A massive data leak has put Spotify under scrutiny after claims emerged that a near-complete copy of its music catalogue has been illegally archived and prepared for public release. The cache is said to include tens of millions of audio files along with extensive metadata, raising fresh concerns over digital piracy, copyright enforcement, and the security of large streaming platforms. The claims were made by Anna Archive, a well-known shadow library.

According to details shared on its website, the archive says it has backed up around 86 million music files from Spotify, along with nearly 256 million rows of associated metadata. The entire collection is reported to weigh close to 300 terabytes and has been organised into bulk torrents based on listener popularity.

The group describes the project as an open “preservation archive” for music, claiming the dataset represents about 99.6 per cent of all listens on the platform and can be mirrored by anyone with sufficient storage capacity.

While Anna Archive is widely associated with distributing links to pirated books, it said this effort marked a departure driven by opportunity rather than a shift in focus. The group maintained that its broader aim of preserving cultural output is not limited to text and that, on occasion, it targets other forms of media when circumstances allow.

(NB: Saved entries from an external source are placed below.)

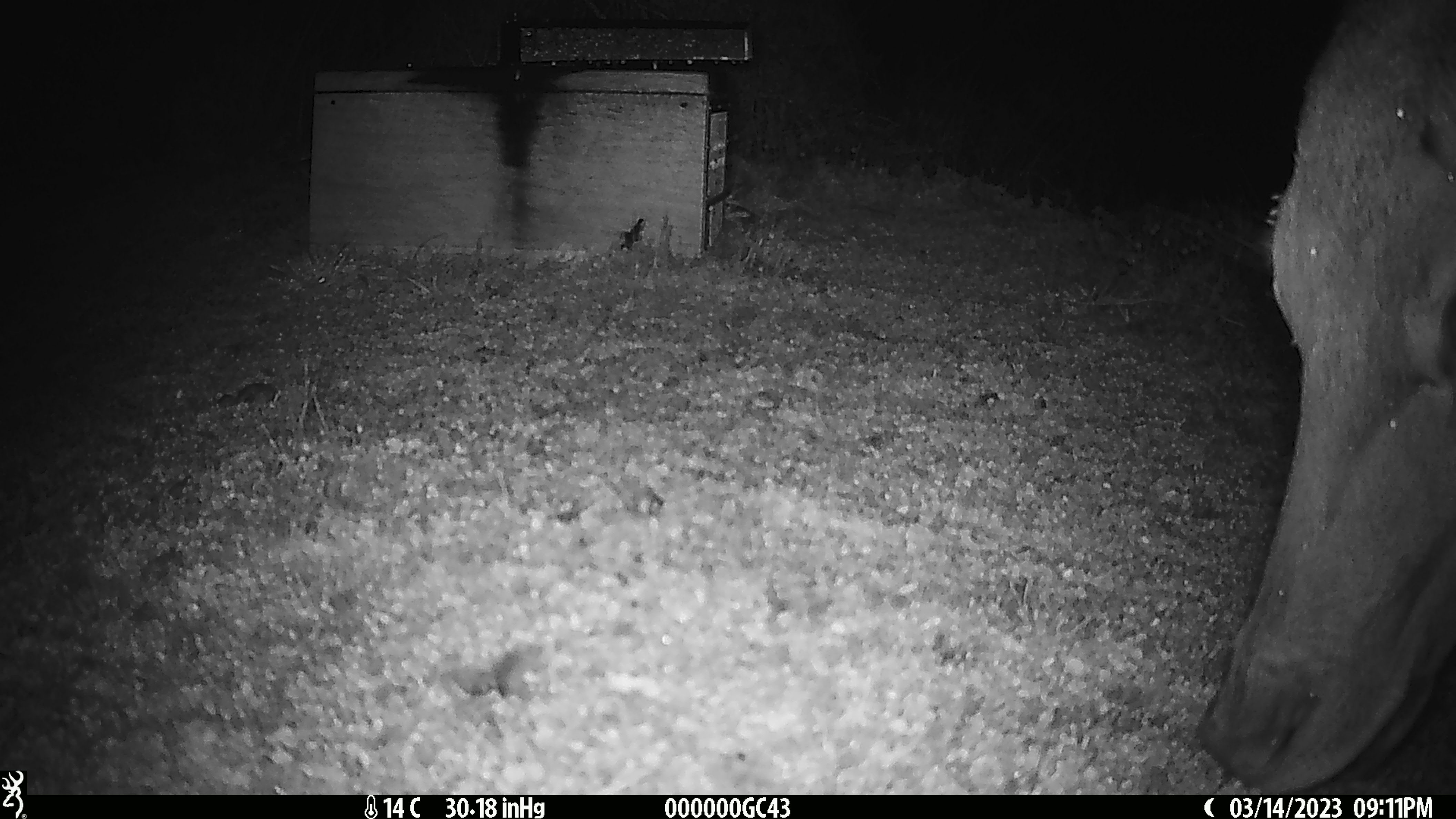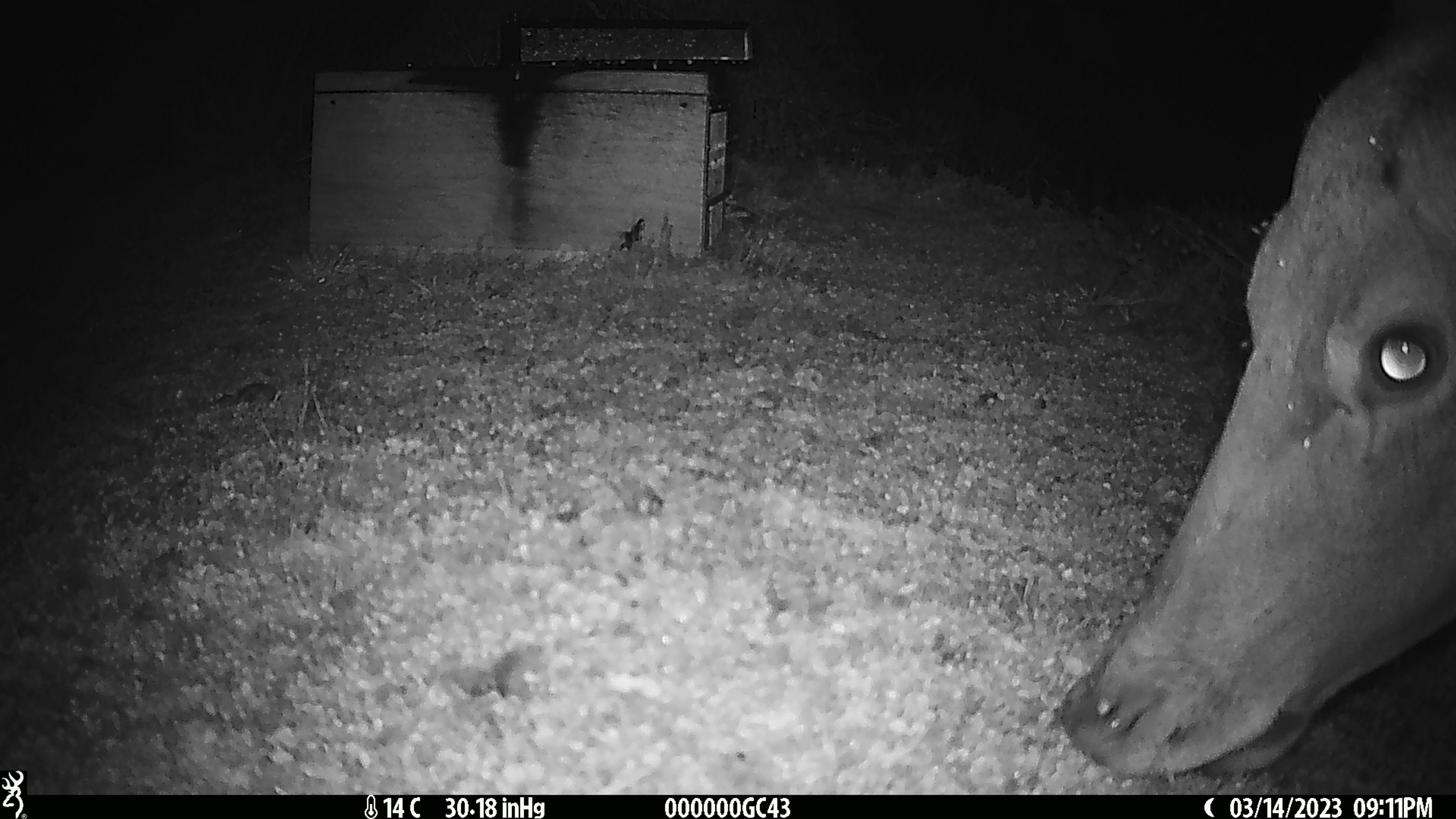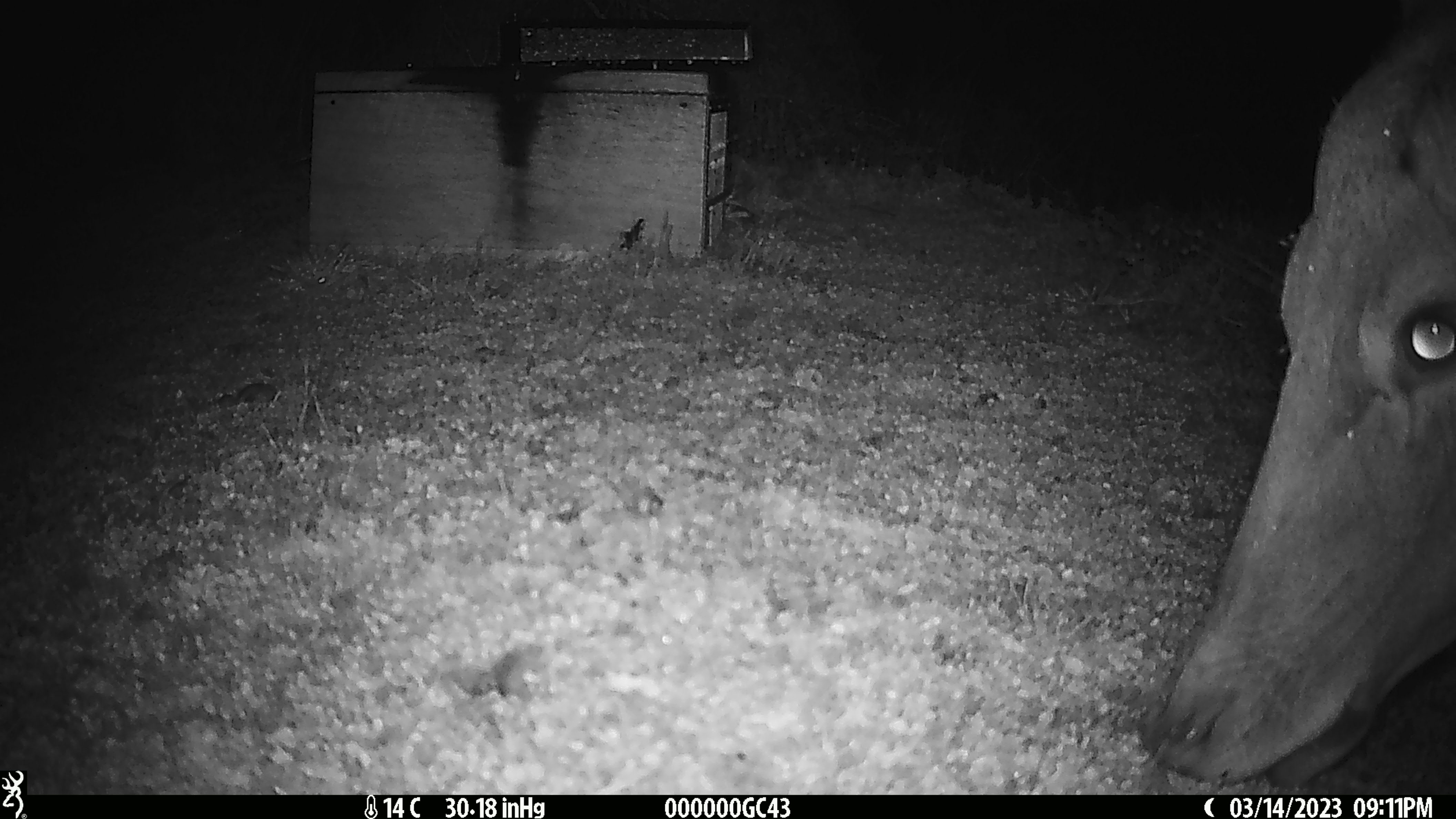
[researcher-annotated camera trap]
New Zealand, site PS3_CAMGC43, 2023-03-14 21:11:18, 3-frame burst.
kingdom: Animalia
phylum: Chordata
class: Mammalia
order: Artiodactyla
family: Cervidae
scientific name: Cervidae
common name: deer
Deer (Cervidae).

Spotify’s response to the claim

Spotify has acknowledged the incident and said it is examining how the data was accessed, though it rejected claims that its entire library had been compromised.

The Stockholm-based company, which serves more than 700 million users worldwide, said an internal probe found that a third party scraped publicly available metadata and bypassed digital rights management systems to obtain some audio files. The company said it is continuing to investigate the breach, according to comments reported by Android Authority.

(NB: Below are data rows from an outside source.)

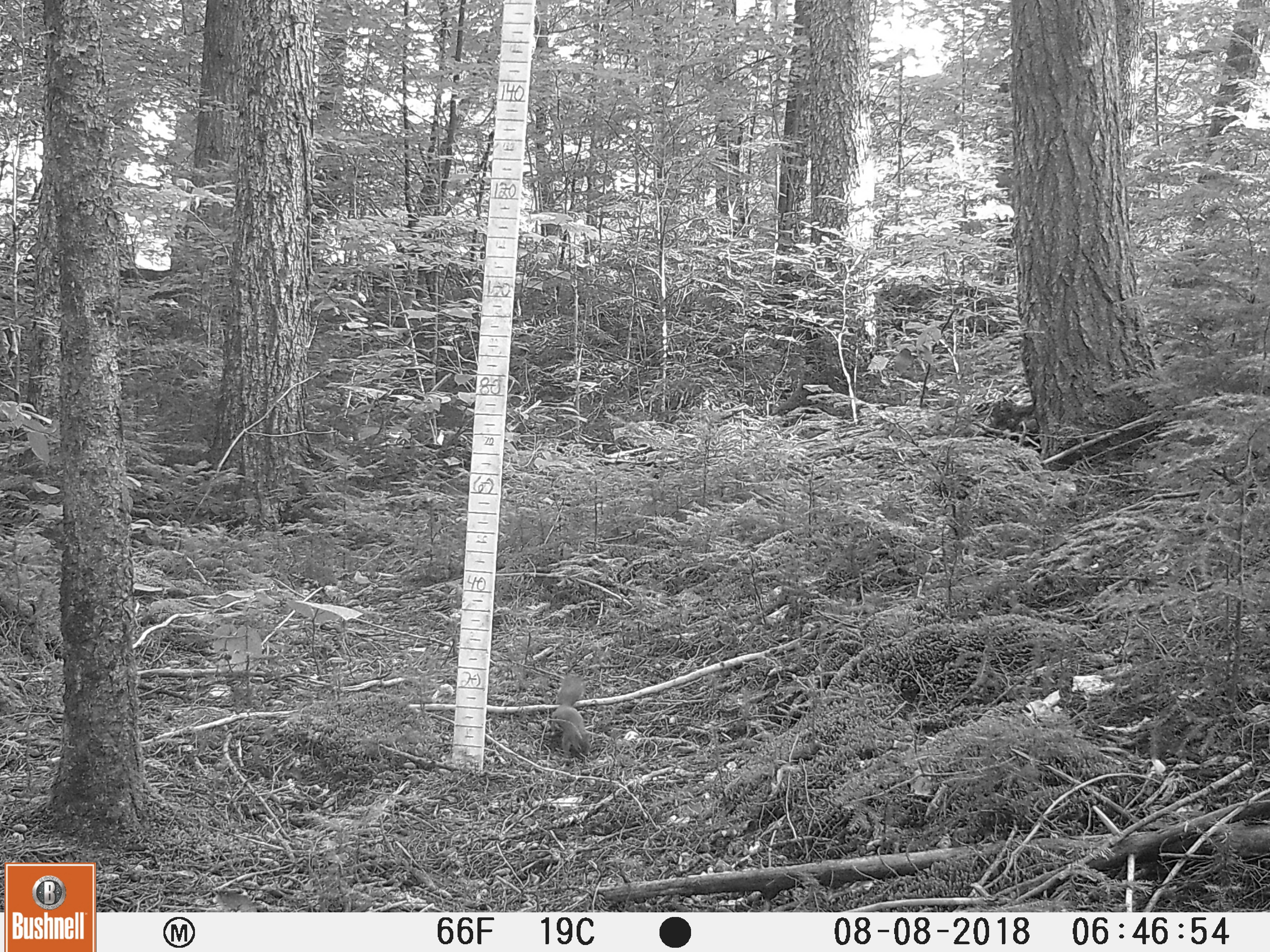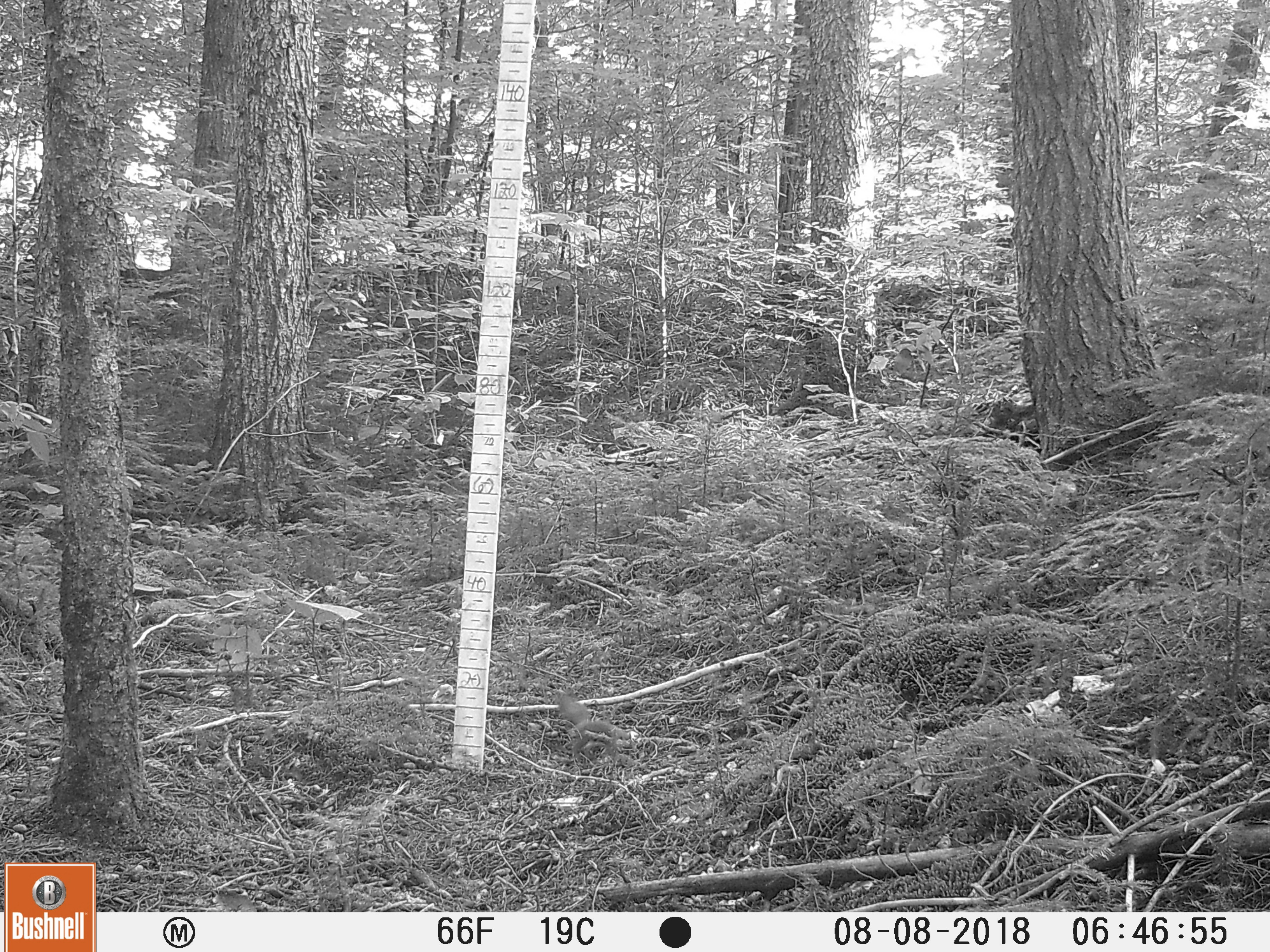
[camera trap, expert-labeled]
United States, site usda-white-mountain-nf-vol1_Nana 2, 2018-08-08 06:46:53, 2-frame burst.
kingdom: Animalia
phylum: Chordata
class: Mammalia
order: Rodentia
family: Sciuridae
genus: Tamiasciurus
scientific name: Tamiasciurus hudsonicus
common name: red squirrel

The scale of the alleged leak has also drawn attention from the technology sector. According to a report by The Guardian such datasets could be attractive to artificial intelligence firms seeking large volumes of training material. The issue has parallels with past controversies, including allegations that Meta, led by Mark Zuckerberg, used LibGen, an online repository of pirated books, to train AI models.

Court documents filed in the US previously claimed that Zuckerberg approved the use of such material despite internal warnings that the dataset was known to contain pirated content, highlighting ongoing legal and ethical debates around data sourcing for AI development.